The ACCEL project.
This zero-emissions plane is expected to make a run for the record books with a target speed of 300+ MPH (480+ KMH).
Rolls-Royce is leading a highly specialised challenge to build the world’s fastest all-electric aircraft.
Inside a bustling hangar bay at the far end of Gloucestershire airport in South West England, a team of British engineers, designers, and data specialists recruited from across Rolls-Royce and beyond have set out to make history.
They’re building a high-performance electric aeroplane unlike anything the world has ever seen. Scheduled to take to the skies over Great Britain in 2020, the aircraft will reach a speed of 300 mph – and quite likely more – making it the fastest all-electric plane in history.

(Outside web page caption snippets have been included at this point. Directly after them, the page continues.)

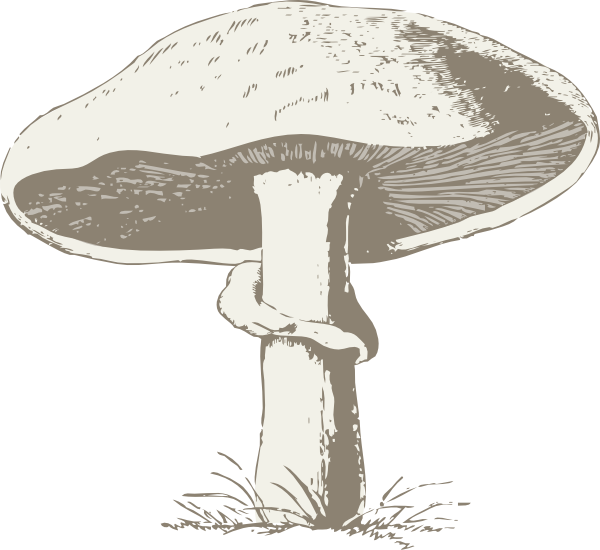 Drawing shrooms. Mushroom clip art at banner transparent library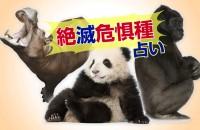 かつては、とても身近だったメダカが?ゴリラやラッコ、日本で大人気のパンダまで!「絶滅危惧種占い」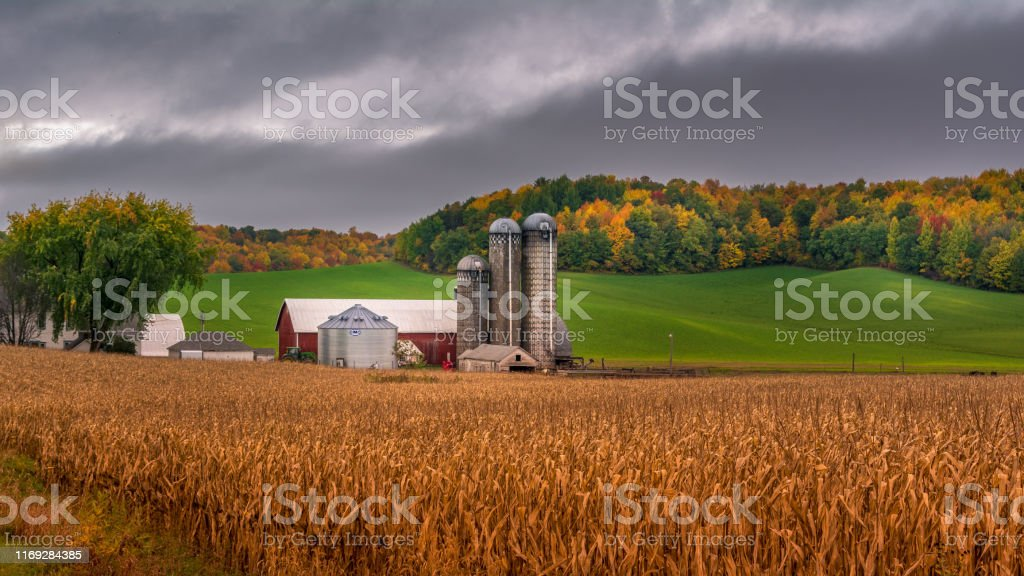 farm silo during fall with background colors farm silo during fall with background colors Agricultural Field Stock Photo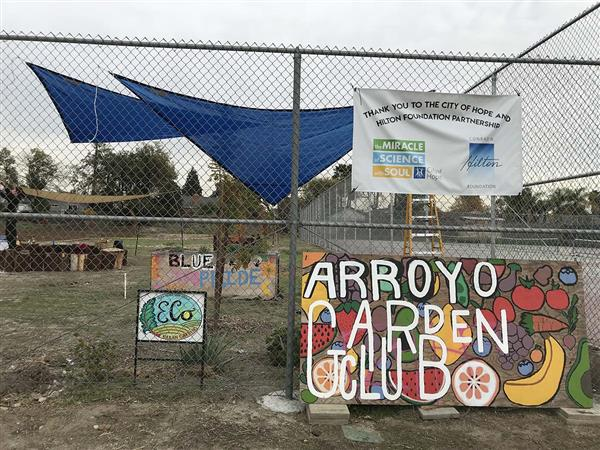 IN THE NEWS: Arroyo High Garden Grows Fresh Produce and Healthy Kids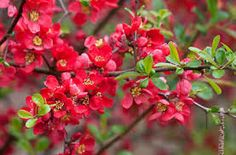 quince plant - Google Search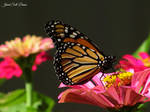 Monarch Butterfly 2 by Soll-DenneGallery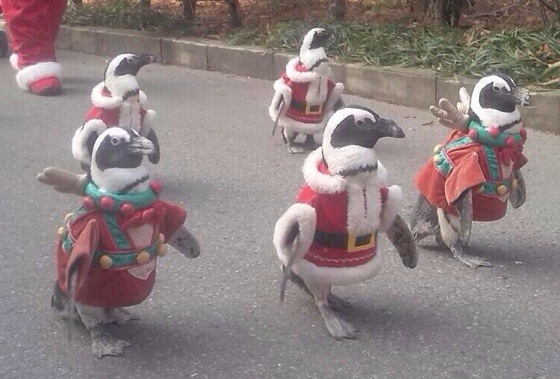 penguinsantas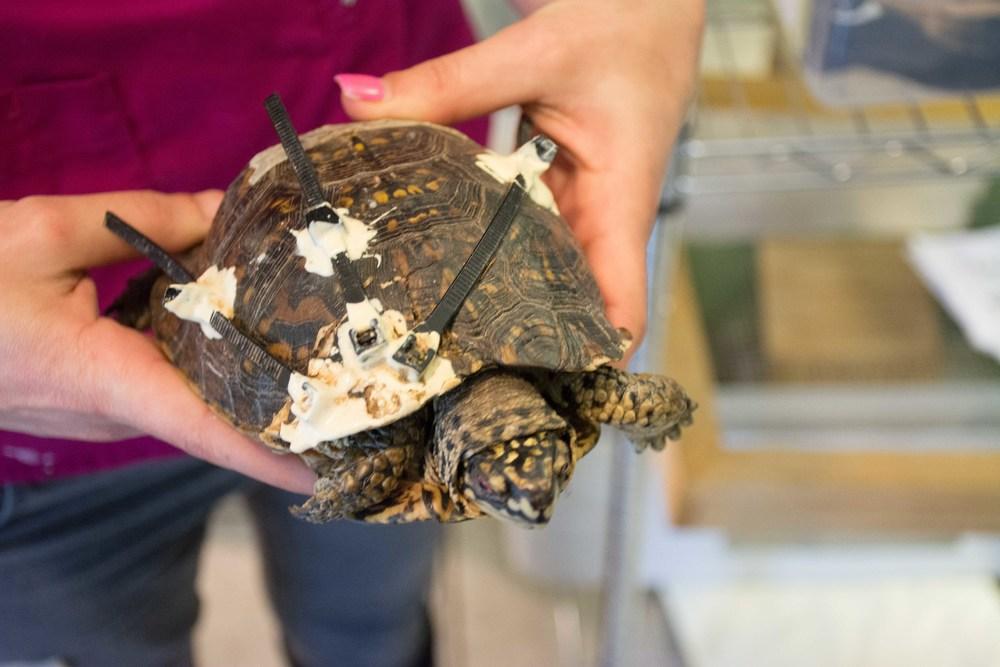 turtle shell repair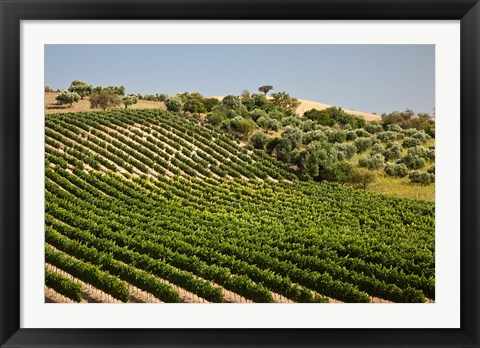 Framed Spain, Andalusia, Cadiz Province Vineyard Field and Olive Grove Print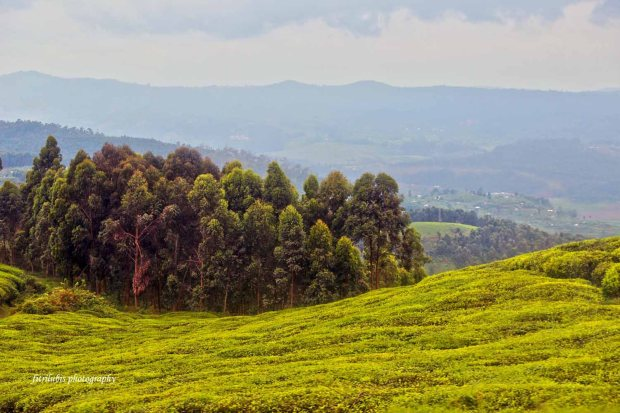 Tea Plantations on my way from Kamembe to Kigali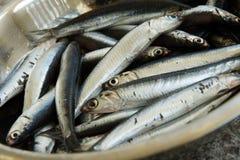 ny sardine Fotografering för Bildbyråer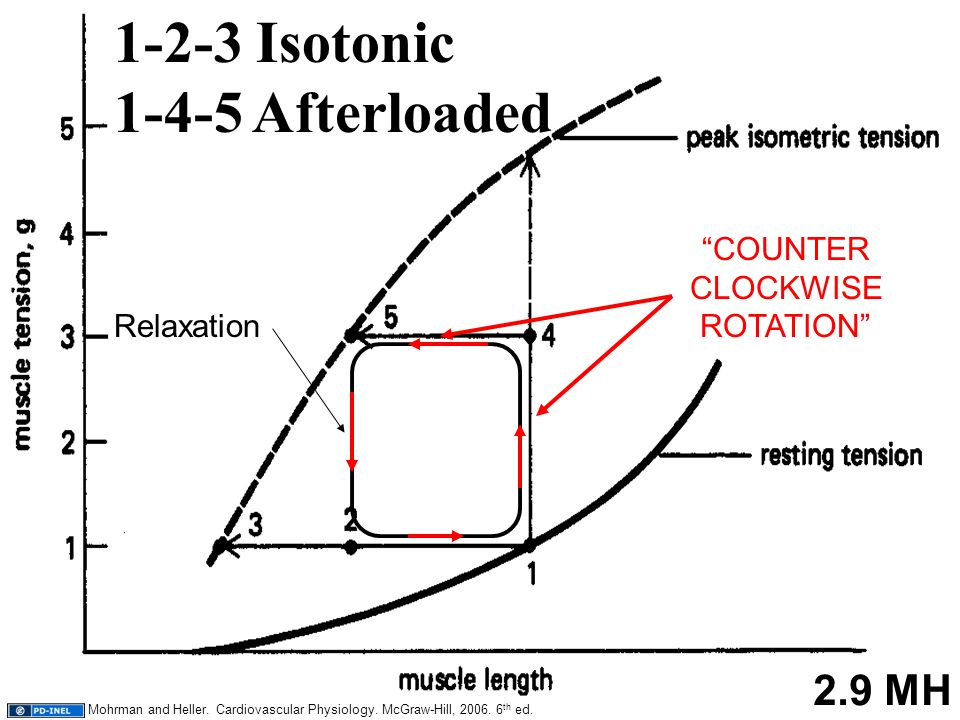 "21 1-2-3 Isotonic 1-4-5 Afterloaded 2.9 MH Relaxation ""COUNTER CLOCKWISE ROTATION"" Mohrman and Heller. Cardiovascular Physiology. McGraw-Hill, 2006. 6"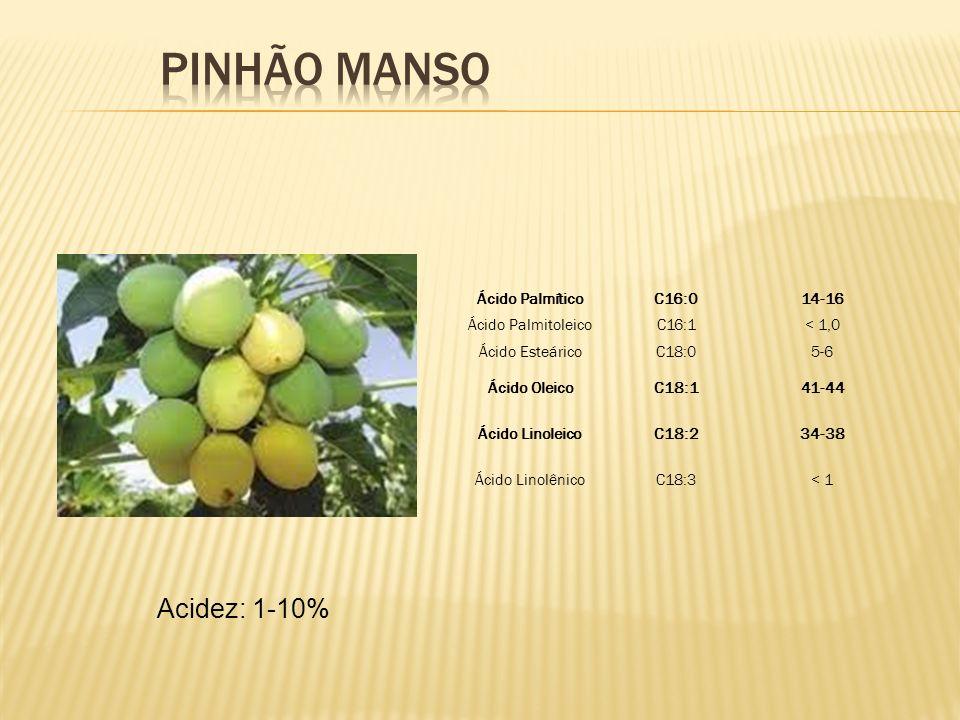 PINHÃO MANSO Acidez: 1-10% Ácido Palmítico C16:0 14-16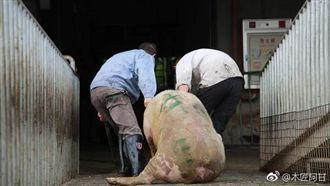 非洲豬瘟蔓延!越南20省市淪為疫區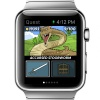 Still a nascent market, but there are now over 600 Apple Watch games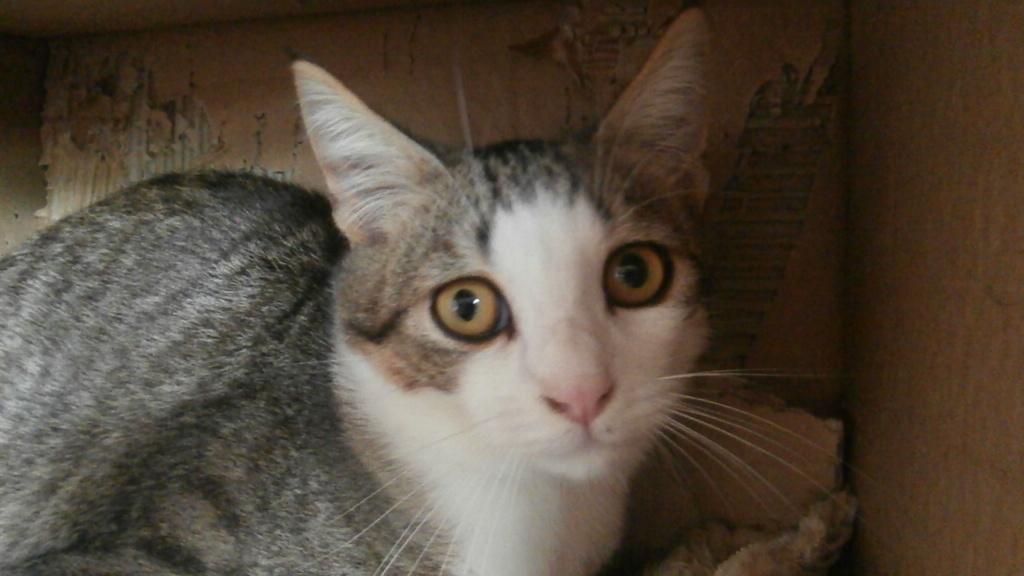 ARTICHAUT (chaton tigré et blanc) Pb028917
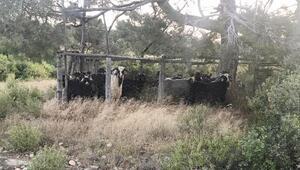 Mersinden çalınan 5 keçi, Karamana götürülerek kesildi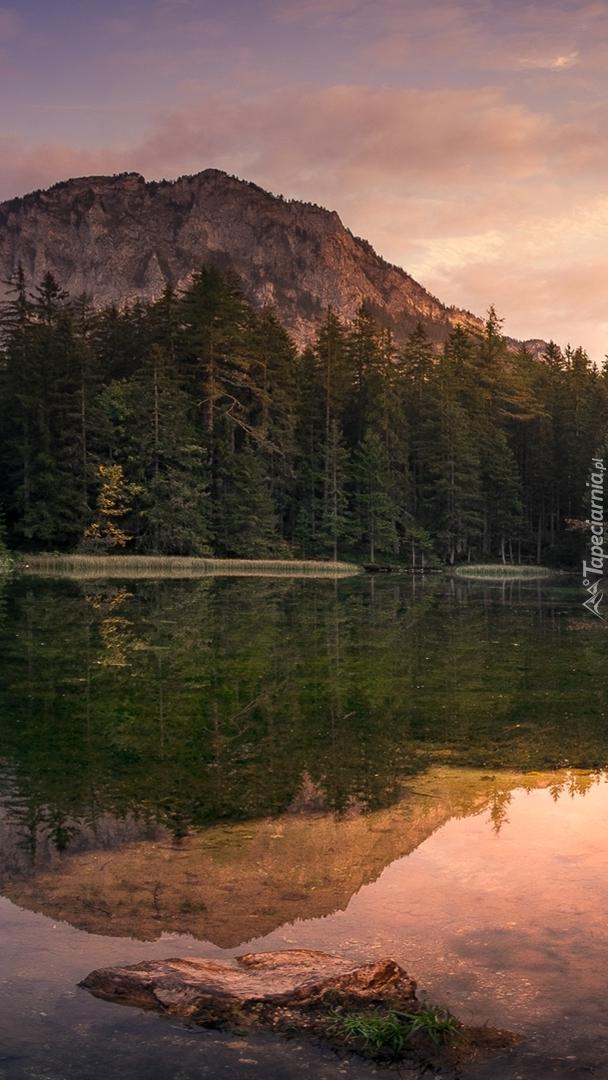 Odbicie gór i lasu w jeziorze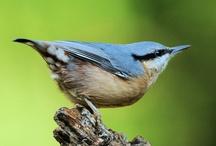 Vogels in Nederland / We hebben de 25 meest voorkomende vogels in Nederlandse tuinen voor je op een rijtje gezet. Welke heb jij al in je tuin gespot? Kijk voor allerlei vogelspullen (voer, vogelhuisjes etc.) eens op onze website. (Bron: Vogelbescherming Nederland)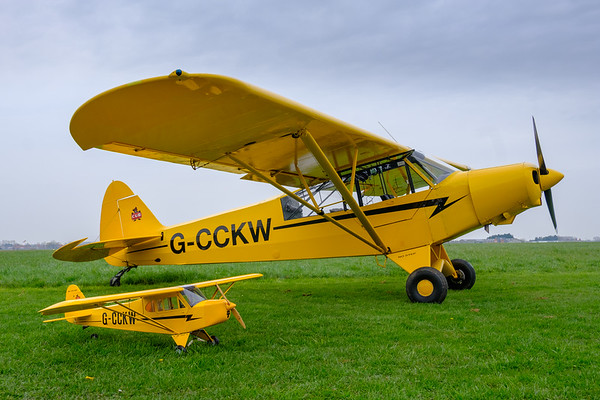 Piper Cub mother and baby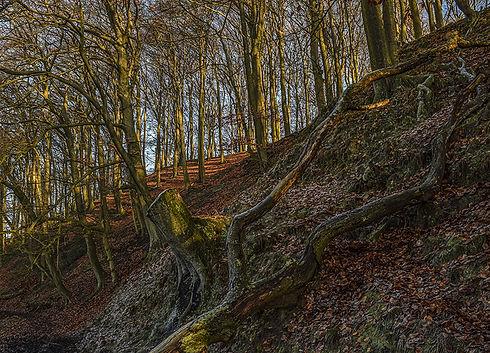 Český les přírodní rezervace Nad Hutí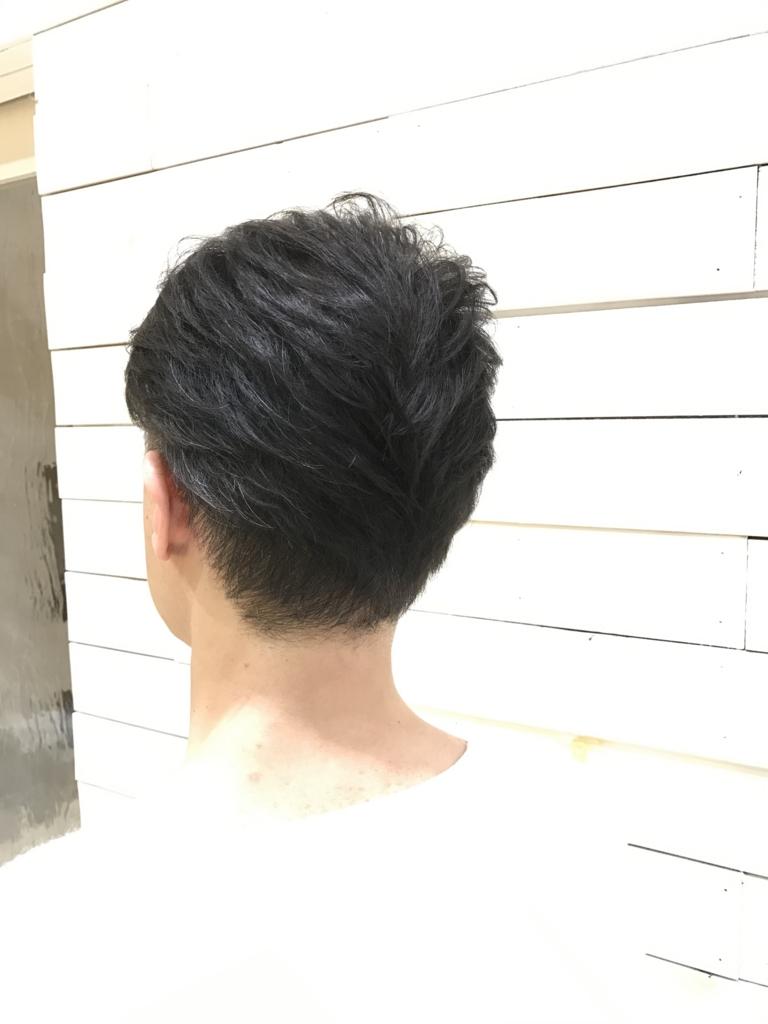 f:id:kenichi6282:20170315213455j:plain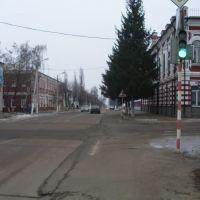 Lenin Street, Дмитриев-Льговский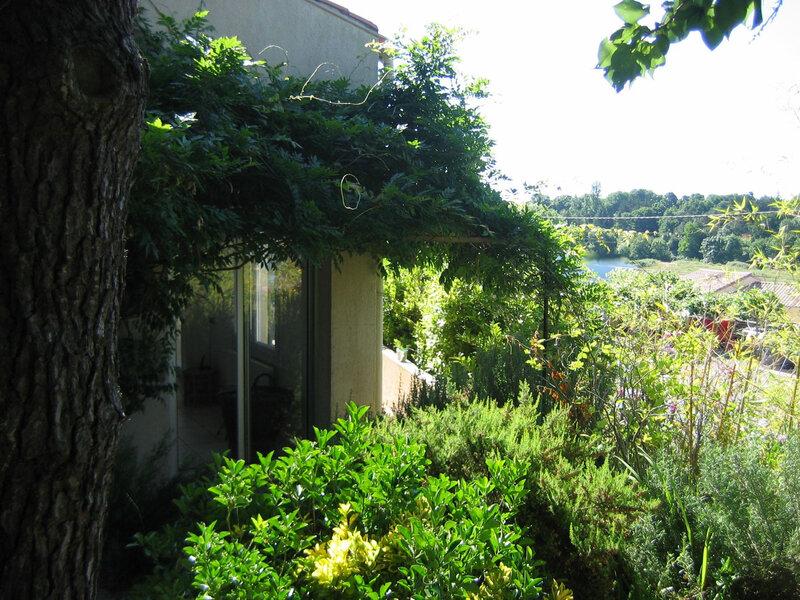 IMG_5258 vue du jardin sur Payré copier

This run for the record books is no stunt. It’s part of a Rolls-Royce initiative called ACCEL – short for “Accelerating the Electrification of Flight” – that’s intended to pioneer a third wave of aviation in support of Rolls-Royce’s strategy to champion electrification.
ACCEL is partly funded by the UK government and involves a host of partners including electric motor and controller manufacturer YASA and the aviation start-up Electroflight.
ACCEL is nothing less than a revolutionary step change in aviation
“This plane will be powered by a state-of-the-art electrical system and the most powerful battery ever built for flight. In the year ahead, we’re going to demonstrate its abilities in demanding test environments before going for gold in 2020 from a landing strip on the Welsh coastline.”